There are two different realities, a direct one which is pure, it is the reality of the point instant and an indirect one attached to that point instant. The indirectly one is an image constructed by our imagination it is the reality of the empirical object. Consequently there are also two different causalities, an ultimate one and an empirical one. The first being the efficiency attached to the point instant, the transcendental reality. The other, is the object attached to that point instant, an empirical reality of limited duration.

A thing does not produce anything alone. Result come into being only when there is a combination of other elements. This totality is composed of causes and conditions. To the realists, causation consists of a succession of two static things. It is a one-to-one relationship. To the Buddhist, there is no destruction or creation of things. There is always the present of constant, uninterrupted, infinitely graduated changes going on. A result can be produced by human cooperation, but it is just one cause at a meeting point of the convergent stream of causes. There is infinite variety of circumstances that can influence the production of an event. Needless to said, there are some fairly predictable regularities of sequence that can be cognized by us in different lines of causation.

To the Buddhists, empirical existence is a state of Bondage comparable to a prison. To the determinist, the Buddha declared that there is freewill, free action but there is also responsibility. As to liberty, there is also retribution based on the laws of causality. The teaching of karma is just one form of causality. Life is a constant movement towards a final deliverance. It is this movement, this life that is subjected to strict causal laws. When final deliverance has being attained in Nirvana, causation is then extinct.

We can distinguish four main shapes of the theory of Causation or Dependent Origination, two from early Buddhism and two others of the Mahayana tradition. The early discourses on the Dependent Origination doctrine are found in the Suttas. It is describe in a series of twelve or less conditioned links with moral bearing where there is bondage and deliverance. The general one is found in the later philosophical treatises where all the elements are explained and the different line of causation concluded. In early Buddhism, the elements exist but are impermanence.

The Mahayana interpretation of the doctrine of Dependent Origination is quite different. In the first period, interdependence means relativity. Relativity means the unreality of the separate elements as each element only arises when the right causes and conditions are present. The elements are nothing by themselves. The twelve conditioned links of Dependent Origination is declared as a reference to phenomenal life only. The general theory of causation is likewise declared as conditional and unreal as well. Thus, there is no plurality, no differentiation, no beginning and no end. The cosmos is only a motionless illusive reality.

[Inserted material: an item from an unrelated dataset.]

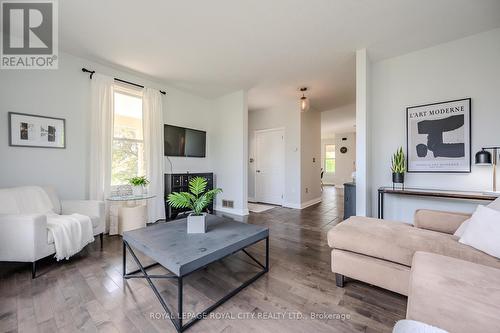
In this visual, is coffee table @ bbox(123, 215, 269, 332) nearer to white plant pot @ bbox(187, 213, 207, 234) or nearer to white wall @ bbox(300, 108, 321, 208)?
white plant pot @ bbox(187, 213, 207, 234)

In the last period of the idealistic and logical school of Mahayana development, the Dependent Origination doctrine is concluded by Santiraksita as follows: ‘I salute the Buddha who has proclaimed the principle of Dependent Origination, according to which everything is kinetic, there is no God, no matter, no substance, no quality etc., but there is strict conformity between every fact and its result… Dependent Origination here means motion, a Cosmos which is essentially kinetic.  In both these periods, non-duality and emptiness becomes the central theme of the teaching of Causation of the Mahayana tradition.